_Stated problem_. Rewrite all the records below, swapping "white house" for "white home" everywhere and changing nothing else. Leave the pictures out.

_Given information_.
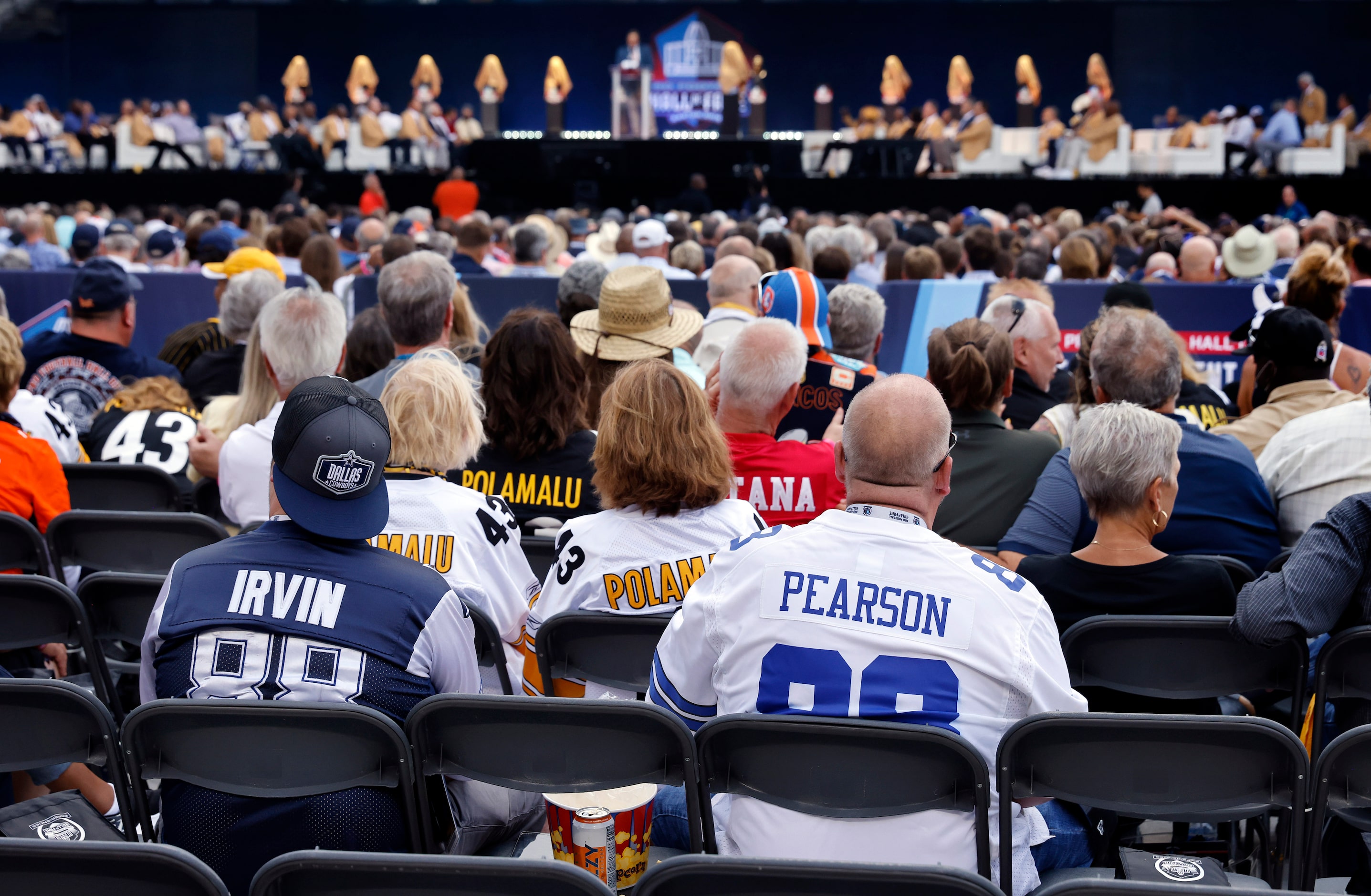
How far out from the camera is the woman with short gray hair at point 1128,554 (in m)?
2.46

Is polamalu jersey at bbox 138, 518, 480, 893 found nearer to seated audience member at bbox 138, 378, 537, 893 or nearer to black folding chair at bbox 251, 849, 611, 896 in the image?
seated audience member at bbox 138, 378, 537, 893

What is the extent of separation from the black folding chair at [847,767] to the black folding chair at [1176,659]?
634mm

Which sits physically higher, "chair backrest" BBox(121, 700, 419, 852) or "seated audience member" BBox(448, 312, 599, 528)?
"seated audience member" BBox(448, 312, 599, 528)

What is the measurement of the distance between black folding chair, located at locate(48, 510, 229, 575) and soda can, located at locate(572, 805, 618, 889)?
146 cm

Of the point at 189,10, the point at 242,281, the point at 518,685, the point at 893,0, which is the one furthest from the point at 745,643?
the point at 189,10

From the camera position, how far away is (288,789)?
1.82 m

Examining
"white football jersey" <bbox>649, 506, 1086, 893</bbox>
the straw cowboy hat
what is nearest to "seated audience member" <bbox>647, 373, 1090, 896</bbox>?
"white football jersey" <bbox>649, 506, 1086, 893</bbox>

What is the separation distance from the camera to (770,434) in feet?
10.9

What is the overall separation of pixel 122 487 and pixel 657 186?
48.7 ft

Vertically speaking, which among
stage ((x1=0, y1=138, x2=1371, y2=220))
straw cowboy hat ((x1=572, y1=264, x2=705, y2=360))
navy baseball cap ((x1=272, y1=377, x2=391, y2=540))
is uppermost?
stage ((x1=0, y1=138, x2=1371, y2=220))

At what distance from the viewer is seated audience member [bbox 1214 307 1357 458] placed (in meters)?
3.61

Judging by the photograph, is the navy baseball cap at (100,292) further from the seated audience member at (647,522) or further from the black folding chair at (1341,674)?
the black folding chair at (1341,674)

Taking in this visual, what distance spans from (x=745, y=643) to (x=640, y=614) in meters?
0.56

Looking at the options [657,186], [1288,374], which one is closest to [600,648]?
[1288,374]
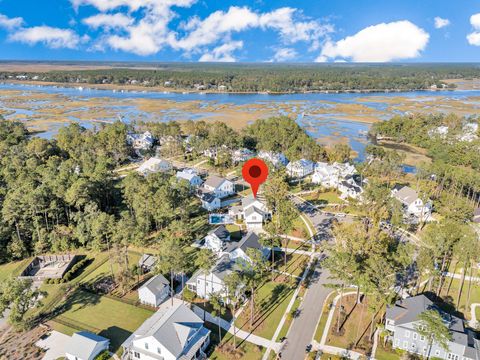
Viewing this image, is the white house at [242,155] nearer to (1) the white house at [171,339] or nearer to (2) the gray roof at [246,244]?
(2) the gray roof at [246,244]

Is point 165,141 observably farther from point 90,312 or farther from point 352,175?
point 90,312

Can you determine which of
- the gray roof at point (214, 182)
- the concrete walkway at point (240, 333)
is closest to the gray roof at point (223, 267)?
the concrete walkway at point (240, 333)

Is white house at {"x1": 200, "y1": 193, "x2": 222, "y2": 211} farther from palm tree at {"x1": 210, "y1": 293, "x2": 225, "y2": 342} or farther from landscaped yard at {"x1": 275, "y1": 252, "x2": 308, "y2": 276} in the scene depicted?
palm tree at {"x1": 210, "y1": 293, "x2": 225, "y2": 342}

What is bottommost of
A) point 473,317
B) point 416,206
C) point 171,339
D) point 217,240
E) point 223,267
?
point 473,317

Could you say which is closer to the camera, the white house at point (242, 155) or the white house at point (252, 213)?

_Output_.
How far out from the camera is the woman with short gray hair at point 1128,554 (in m)?
2.46

Is polamalu jersey at bbox 138, 518, 480, 893 found nearer to seated audience member at bbox 138, 378, 537, 893 or nearer to black folding chair at bbox 251, 849, 611, 896 in the image?
seated audience member at bbox 138, 378, 537, 893

What is the extent of separation from the black folding chair at [847,767] to the black folding chair at [1176,659]?
634mm

Which sits physically higher, "chair backrest" BBox(121, 700, 419, 852) or "seated audience member" BBox(448, 312, 599, 528)?
"seated audience member" BBox(448, 312, 599, 528)

What is the measurement of the distance between black folding chair, located at locate(48, 510, 229, 575) and soda can, located at locate(572, 805, 618, 889)?
146 cm

Of the point at 189,10, the point at 242,281, the point at 518,685, the point at 893,0, which is the one furthest from the point at 745,643?
the point at 189,10

From the camera position, how far away is (288,789)?
1.82 m

Examining
"white football jersey" <bbox>649, 506, 1086, 893</bbox>
the straw cowboy hat
what is nearest to "seated audience member" <bbox>647, 373, 1090, 896</bbox>?
"white football jersey" <bbox>649, 506, 1086, 893</bbox>

What is the separation distance from the camera to (770,434) in feet?
10.9

What is the overall separation of pixel 122 487 and pixel 657 186?
48.7 ft

Vertically speaking, which among
stage ((x1=0, y1=138, x2=1371, y2=220))
straw cowboy hat ((x1=572, y1=264, x2=705, y2=360))
navy baseball cap ((x1=272, y1=377, x2=391, y2=540))
is uppermost?
stage ((x1=0, y1=138, x2=1371, y2=220))

At what distance from the viewer is seated audience member [bbox 1214 307 1357 458] placed (in meters)?
3.61

Judging by the photograph, is the navy baseball cap at (100,292) further from the seated audience member at (647,522) or further from the black folding chair at (1341,674)?
the black folding chair at (1341,674)

Taking in this visual, what distance spans from (x=745, y=643) to (x=640, y=614) in meters?
0.56

Looking at the options [657,186], [1288,374], which one is closest to [600,648]?
[1288,374]
Viewing this image, is the white home at [242,155] nearer to (1) the white home at [171,339] or nearer to (2) the gray roof at [246,244]?
(2) the gray roof at [246,244]

Is point 165,141 observably farther from point 90,312 or farther from point 352,175?
point 90,312

Can you determine which of
- the gray roof at point (214, 182)
- the concrete walkway at point (240, 333)
is closest to the gray roof at point (223, 267)?
the concrete walkway at point (240, 333)

Is white home at {"x1": 200, "y1": 193, "x2": 222, "y2": 211} farther from palm tree at {"x1": 210, "y1": 293, "x2": 225, "y2": 342} or farther from landscaped yard at {"x1": 275, "y1": 252, "x2": 308, "y2": 276} in the scene depicted?
palm tree at {"x1": 210, "y1": 293, "x2": 225, "y2": 342}

What is bottommost of
A) point 473,317
B) point 416,206
C) point 171,339
D) point 217,240
E) point 223,267
?
point 473,317

Could you say which is closer to the camera, the white home at point (242, 155) or the white home at point (252, 213)?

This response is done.